To prove that discrimination has not occurred, such a practice would require that acceptable and non-discriminatory grounds can be presented for it. After this, the Ombudsman for Equality assessed whether invoking the provisions of the Pregnant Workers Directive and the Employment Contracts Act can be considered acceptable grounds for treating parents that give birth differently.
Provisions of the Employment Contracts Act cannot be interpreted to the detriment of employees who have recently given birth
Chapter 4, section 2 of the Employment Contracts Act lays down protection for pregnant employees and employees who have recently given birth. According to the section, employees are allowed, with the employer’s consent, to only perform work that does not pose a risk to the employee or their unborn or newly born child within the 14 weeks following the start of pregnancy leave. According to the Government Proposal for the amendment of the Employment Contracts Act (HE 129/2021, p. 151), performing work during maternity leave requires that the parties of the relevant employment contract are in agreement and deem that the work to be performed will not endanger the employee or the child.

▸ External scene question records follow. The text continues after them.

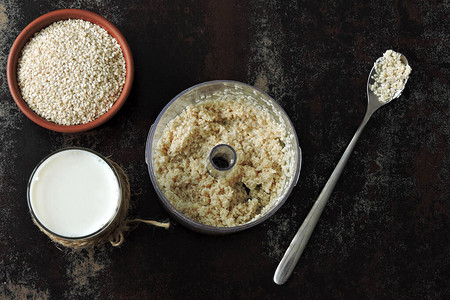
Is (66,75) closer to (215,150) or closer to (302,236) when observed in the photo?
(215,150)

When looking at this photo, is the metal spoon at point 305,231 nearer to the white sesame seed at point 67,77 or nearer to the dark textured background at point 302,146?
the dark textured background at point 302,146

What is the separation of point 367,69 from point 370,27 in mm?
166

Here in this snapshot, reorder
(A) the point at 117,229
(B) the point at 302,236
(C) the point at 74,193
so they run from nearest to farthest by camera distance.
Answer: (C) the point at 74,193
(A) the point at 117,229
(B) the point at 302,236

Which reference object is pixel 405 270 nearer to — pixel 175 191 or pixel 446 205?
pixel 446 205

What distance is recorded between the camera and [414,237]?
67.3 inches

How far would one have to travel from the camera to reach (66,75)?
1545 millimetres

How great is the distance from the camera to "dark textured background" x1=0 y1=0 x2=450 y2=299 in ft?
5.25

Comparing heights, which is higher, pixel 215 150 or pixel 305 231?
pixel 215 150

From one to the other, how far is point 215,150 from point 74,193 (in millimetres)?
463

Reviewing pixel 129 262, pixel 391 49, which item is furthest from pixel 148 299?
pixel 391 49

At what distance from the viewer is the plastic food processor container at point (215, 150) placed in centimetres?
143

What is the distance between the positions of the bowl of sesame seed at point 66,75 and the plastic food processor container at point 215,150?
170 millimetres

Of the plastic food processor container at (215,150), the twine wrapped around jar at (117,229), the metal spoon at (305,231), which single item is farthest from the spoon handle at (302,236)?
the twine wrapped around jar at (117,229)

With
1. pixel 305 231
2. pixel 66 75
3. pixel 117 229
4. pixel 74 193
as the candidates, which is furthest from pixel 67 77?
pixel 305 231
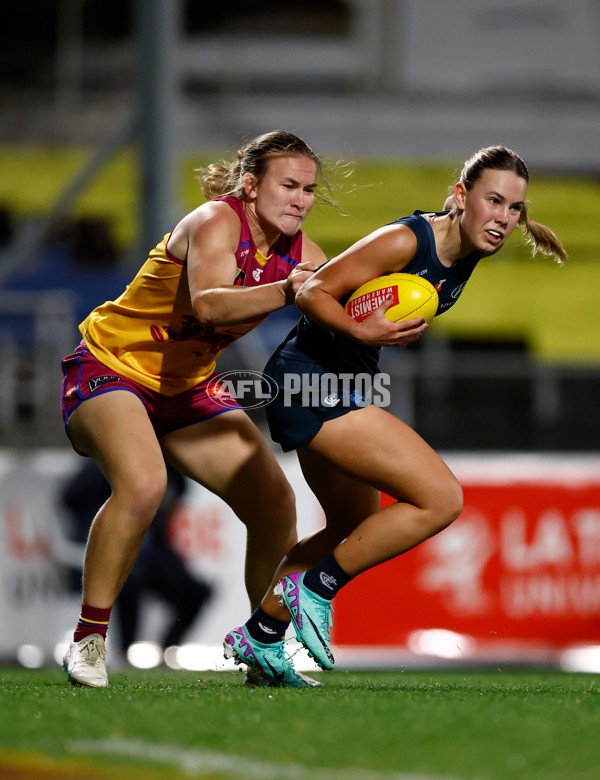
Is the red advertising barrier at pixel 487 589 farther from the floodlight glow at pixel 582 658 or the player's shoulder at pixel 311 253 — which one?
the player's shoulder at pixel 311 253

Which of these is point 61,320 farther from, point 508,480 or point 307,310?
point 307,310

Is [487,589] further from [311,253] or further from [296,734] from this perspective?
[296,734]

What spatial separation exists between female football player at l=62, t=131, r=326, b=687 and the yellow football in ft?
0.70

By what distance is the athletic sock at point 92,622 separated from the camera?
4383 millimetres

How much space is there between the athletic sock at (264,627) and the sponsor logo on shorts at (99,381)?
3.23 feet

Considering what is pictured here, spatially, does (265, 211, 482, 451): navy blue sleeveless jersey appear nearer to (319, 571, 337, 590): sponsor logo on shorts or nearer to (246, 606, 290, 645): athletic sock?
(319, 571, 337, 590): sponsor logo on shorts

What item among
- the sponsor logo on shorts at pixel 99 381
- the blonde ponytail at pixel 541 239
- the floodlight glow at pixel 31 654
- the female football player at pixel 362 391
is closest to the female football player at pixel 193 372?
the sponsor logo on shorts at pixel 99 381

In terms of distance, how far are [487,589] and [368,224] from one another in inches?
269

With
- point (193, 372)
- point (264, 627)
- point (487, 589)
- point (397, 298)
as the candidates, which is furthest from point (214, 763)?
point (487, 589)

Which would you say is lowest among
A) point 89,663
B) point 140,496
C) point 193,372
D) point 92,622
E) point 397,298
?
point 89,663

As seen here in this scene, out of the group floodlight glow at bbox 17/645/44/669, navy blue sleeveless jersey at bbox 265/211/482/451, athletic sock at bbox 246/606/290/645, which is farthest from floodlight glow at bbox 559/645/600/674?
navy blue sleeveless jersey at bbox 265/211/482/451

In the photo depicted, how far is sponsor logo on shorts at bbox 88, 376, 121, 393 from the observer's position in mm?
4418

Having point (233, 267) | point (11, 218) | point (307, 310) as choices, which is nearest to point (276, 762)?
point (307, 310)

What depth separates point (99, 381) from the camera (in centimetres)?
443
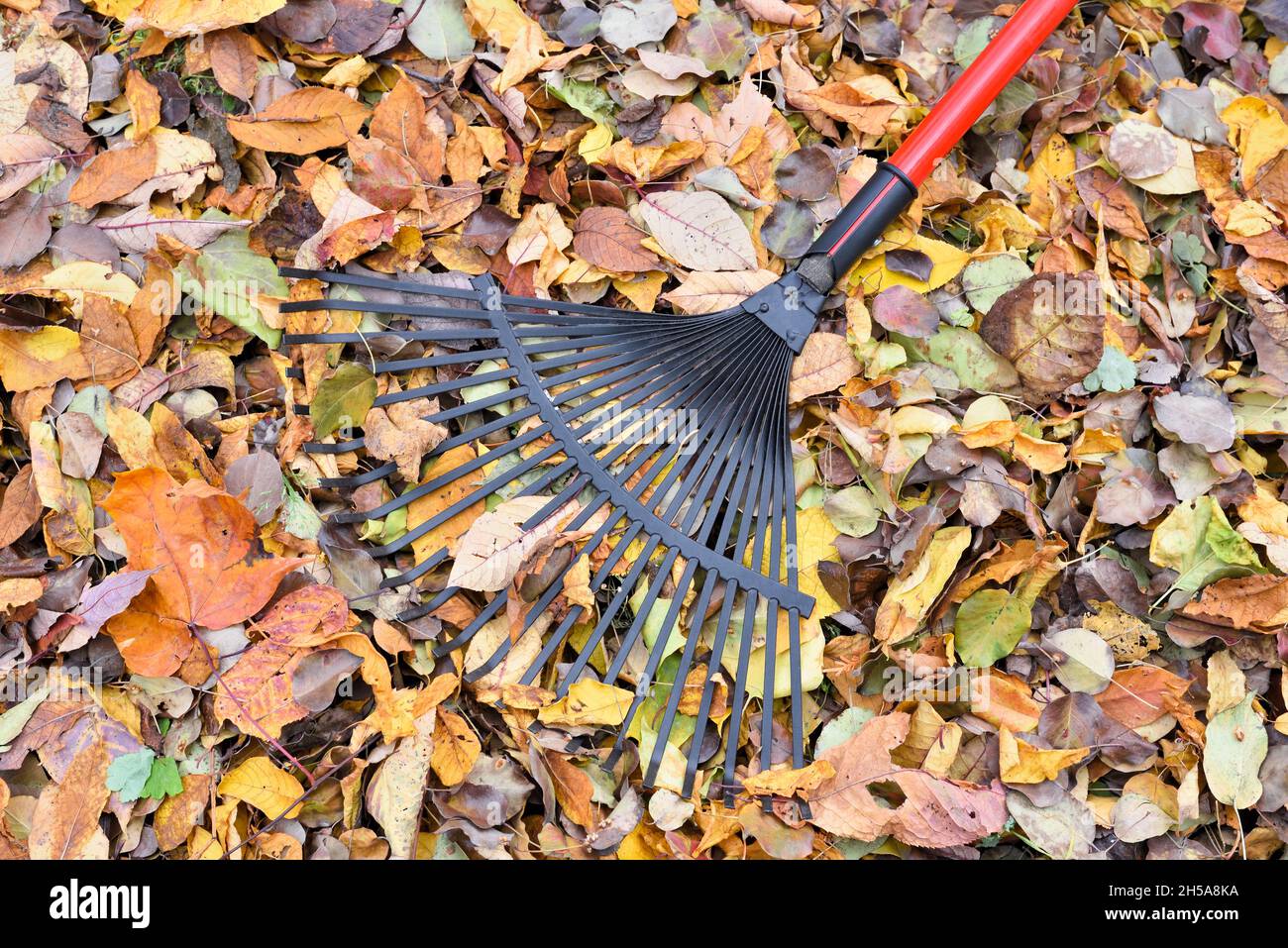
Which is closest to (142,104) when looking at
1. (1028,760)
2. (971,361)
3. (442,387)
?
(442,387)

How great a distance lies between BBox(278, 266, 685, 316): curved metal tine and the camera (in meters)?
1.36

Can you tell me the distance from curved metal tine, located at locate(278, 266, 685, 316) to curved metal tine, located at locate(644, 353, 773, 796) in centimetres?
25

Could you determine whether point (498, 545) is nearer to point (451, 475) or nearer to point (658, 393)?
point (451, 475)

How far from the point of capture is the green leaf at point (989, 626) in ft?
4.39

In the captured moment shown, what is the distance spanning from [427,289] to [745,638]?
0.67 metres

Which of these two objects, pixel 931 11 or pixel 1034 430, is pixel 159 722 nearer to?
pixel 1034 430

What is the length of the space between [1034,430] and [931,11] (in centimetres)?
70

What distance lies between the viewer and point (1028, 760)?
1.29 meters

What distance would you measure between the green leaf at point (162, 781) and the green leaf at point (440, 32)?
1073mm

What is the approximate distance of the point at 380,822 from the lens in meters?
1.24

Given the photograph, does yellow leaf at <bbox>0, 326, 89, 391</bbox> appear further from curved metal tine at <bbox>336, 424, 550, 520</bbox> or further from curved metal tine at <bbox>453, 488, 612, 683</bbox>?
curved metal tine at <bbox>453, 488, 612, 683</bbox>

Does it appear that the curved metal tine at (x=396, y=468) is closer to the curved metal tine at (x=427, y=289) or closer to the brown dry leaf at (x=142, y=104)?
the curved metal tine at (x=427, y=289)

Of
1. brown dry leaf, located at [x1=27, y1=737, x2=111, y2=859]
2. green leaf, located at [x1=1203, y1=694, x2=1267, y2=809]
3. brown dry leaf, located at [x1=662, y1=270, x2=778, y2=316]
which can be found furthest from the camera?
brown dry leaf, located at [x1=662, y1=270, x2=778, y2=316]

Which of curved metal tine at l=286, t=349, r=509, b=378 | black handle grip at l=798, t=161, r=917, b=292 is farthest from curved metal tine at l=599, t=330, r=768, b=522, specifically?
curved metal tine at l=286, t=349, r=509, b=378
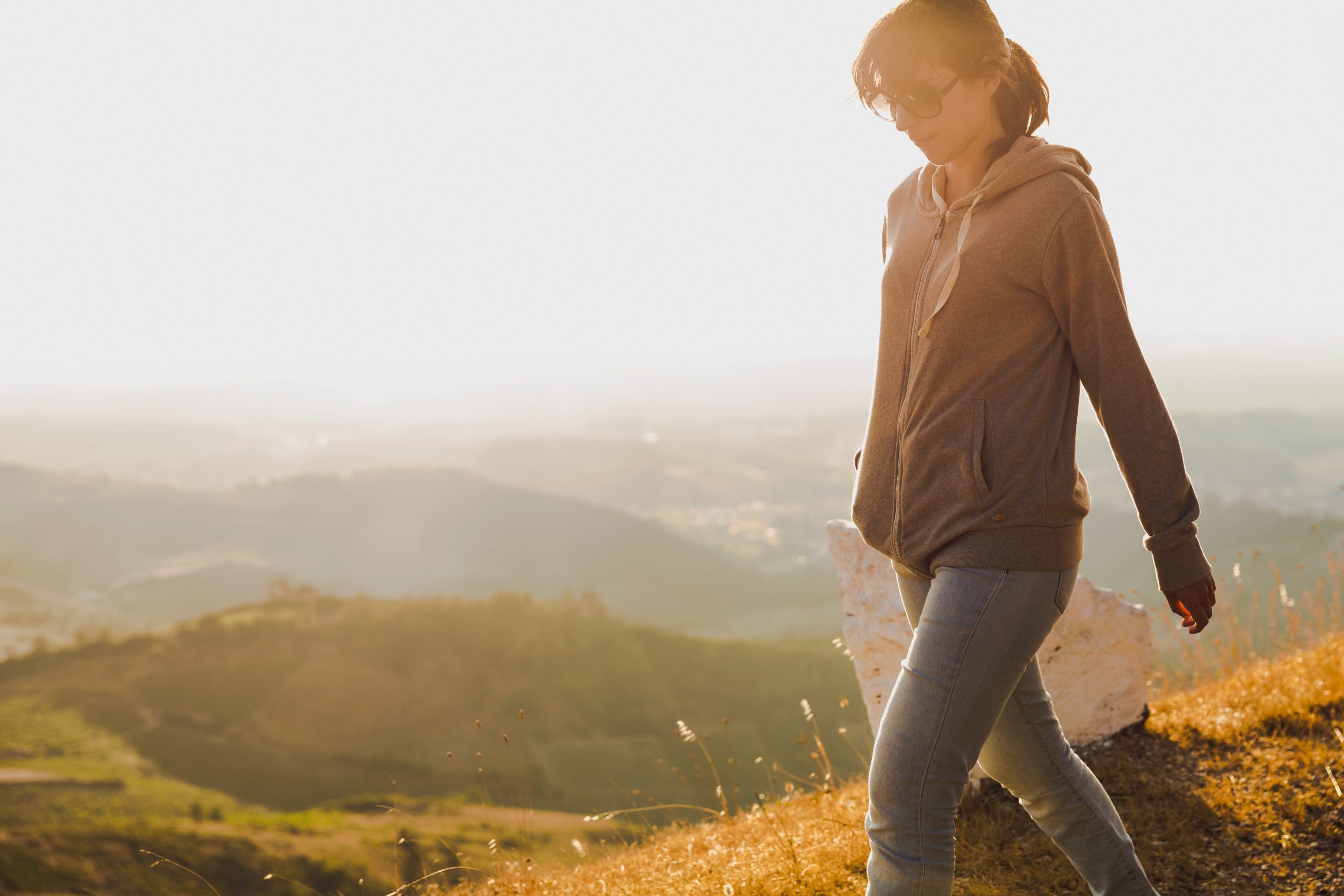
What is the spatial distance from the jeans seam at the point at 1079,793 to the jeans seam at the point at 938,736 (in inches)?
13.5

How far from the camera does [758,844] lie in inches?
122

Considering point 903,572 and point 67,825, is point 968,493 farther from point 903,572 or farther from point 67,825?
point 67,825

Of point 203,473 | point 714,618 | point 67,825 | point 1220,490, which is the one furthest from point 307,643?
point 1220,490

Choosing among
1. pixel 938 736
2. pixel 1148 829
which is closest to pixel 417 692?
pixel 1148 829

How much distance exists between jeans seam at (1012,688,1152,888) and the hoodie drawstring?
0.78 metres

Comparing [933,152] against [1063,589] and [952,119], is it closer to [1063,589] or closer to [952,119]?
[952,119]

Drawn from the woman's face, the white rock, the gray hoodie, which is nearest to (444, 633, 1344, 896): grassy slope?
the white rock

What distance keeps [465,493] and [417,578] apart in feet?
37.6

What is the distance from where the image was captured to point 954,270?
1.42 m

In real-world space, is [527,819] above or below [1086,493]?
below

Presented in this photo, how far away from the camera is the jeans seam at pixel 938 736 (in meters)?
1.40

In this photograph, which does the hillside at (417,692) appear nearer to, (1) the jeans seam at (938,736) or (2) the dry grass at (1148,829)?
(2) the dry grass at (1148,829)

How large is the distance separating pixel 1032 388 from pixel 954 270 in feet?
0.79

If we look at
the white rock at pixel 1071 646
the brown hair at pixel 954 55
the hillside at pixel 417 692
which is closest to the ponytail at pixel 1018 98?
the brown hair at pixel 954 55
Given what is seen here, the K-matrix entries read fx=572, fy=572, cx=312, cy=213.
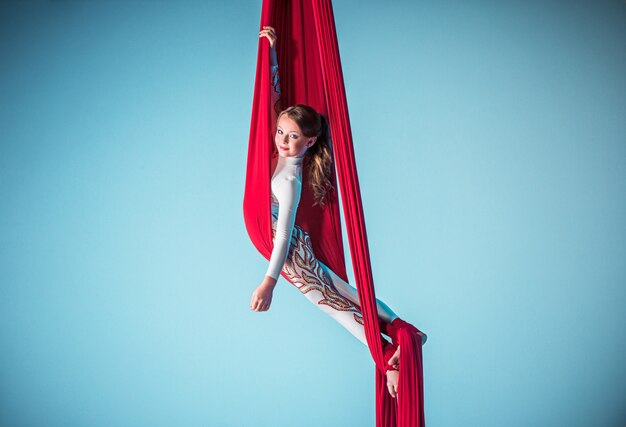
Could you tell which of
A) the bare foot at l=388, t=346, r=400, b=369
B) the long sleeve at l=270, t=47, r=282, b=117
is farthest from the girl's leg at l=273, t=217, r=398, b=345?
the long sleeve at l=270, t=47, r=282, b=117

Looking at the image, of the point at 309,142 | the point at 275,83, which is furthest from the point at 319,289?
the point at 275,83

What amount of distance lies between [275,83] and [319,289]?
70 cm

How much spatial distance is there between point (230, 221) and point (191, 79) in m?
0.77

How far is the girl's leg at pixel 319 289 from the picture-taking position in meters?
1.81

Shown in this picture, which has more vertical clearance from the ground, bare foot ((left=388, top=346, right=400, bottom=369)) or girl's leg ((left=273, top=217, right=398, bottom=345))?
girl's leg ((left=273, top=217, right=398, bottom=345))

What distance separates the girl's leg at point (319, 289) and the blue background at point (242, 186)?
113 centimetres

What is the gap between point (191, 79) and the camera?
118 inches

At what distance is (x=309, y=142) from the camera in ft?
6.16

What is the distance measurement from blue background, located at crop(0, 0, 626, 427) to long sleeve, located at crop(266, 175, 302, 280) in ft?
3.93

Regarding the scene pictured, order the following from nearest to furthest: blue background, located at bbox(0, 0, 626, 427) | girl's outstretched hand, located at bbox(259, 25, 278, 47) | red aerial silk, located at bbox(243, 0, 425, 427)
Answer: red aerial silk, located at bbox(243, 0, 425, 427) → girl's outstretched hand, located at bbox(259, 25, 278, 47) → blue background, located at bbox(0, 0, 626, 427)

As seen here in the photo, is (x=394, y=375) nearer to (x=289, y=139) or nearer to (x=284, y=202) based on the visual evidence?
(x=284, y=202)

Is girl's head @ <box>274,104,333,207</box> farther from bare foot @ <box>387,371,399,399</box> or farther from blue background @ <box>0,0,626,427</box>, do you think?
blue background @ <box>0,0,626,427</box>

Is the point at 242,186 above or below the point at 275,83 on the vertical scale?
below

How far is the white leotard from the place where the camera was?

The employer therefore has the right to end the performance of the work if the employer deems that the safety of the pregnant employee or the employee who has recently given birth or that of other persons is endangered. This right arises from the employer’s general obligation to ensure occupational safety. The family leave reform did not introduce any amendments to the content of this provision. Any possible changes to interpretation practices therefore cannot be justified by invoking the legislative amendments.
In the Ombudsman’s view, the provision of chapter 4, section 2 of the Employment Contracts Act pertains to risk assessment in mutual agreement, and does not mean that the employer’s consent is required if a parent who has given birth wishes to take their pregnancy and parental leave in some other manner than taking 14 consecutive weeks of leave. In the Ombudsman for Equality’s view, a situation where an employee who has recently given birth is prevented from returning to work solely based on the return requiring the employer’s consent should be considered as discriminatory, if risks have not been assessed at all or if there are no risks.
The Employment Contracts Act does not require that the pregnancy leave and the parental leave are uninterrupted. Employees are free to take parental leave whenever they need it for taking care of their child. It also unacceptable to require that for an employee who recently gave birth to return to work before the 14 weeks have elapsed, the employee must take at least one period of parental leave within the meaning of the Employment Contracts Act even if they have no reason related to childcare to do so.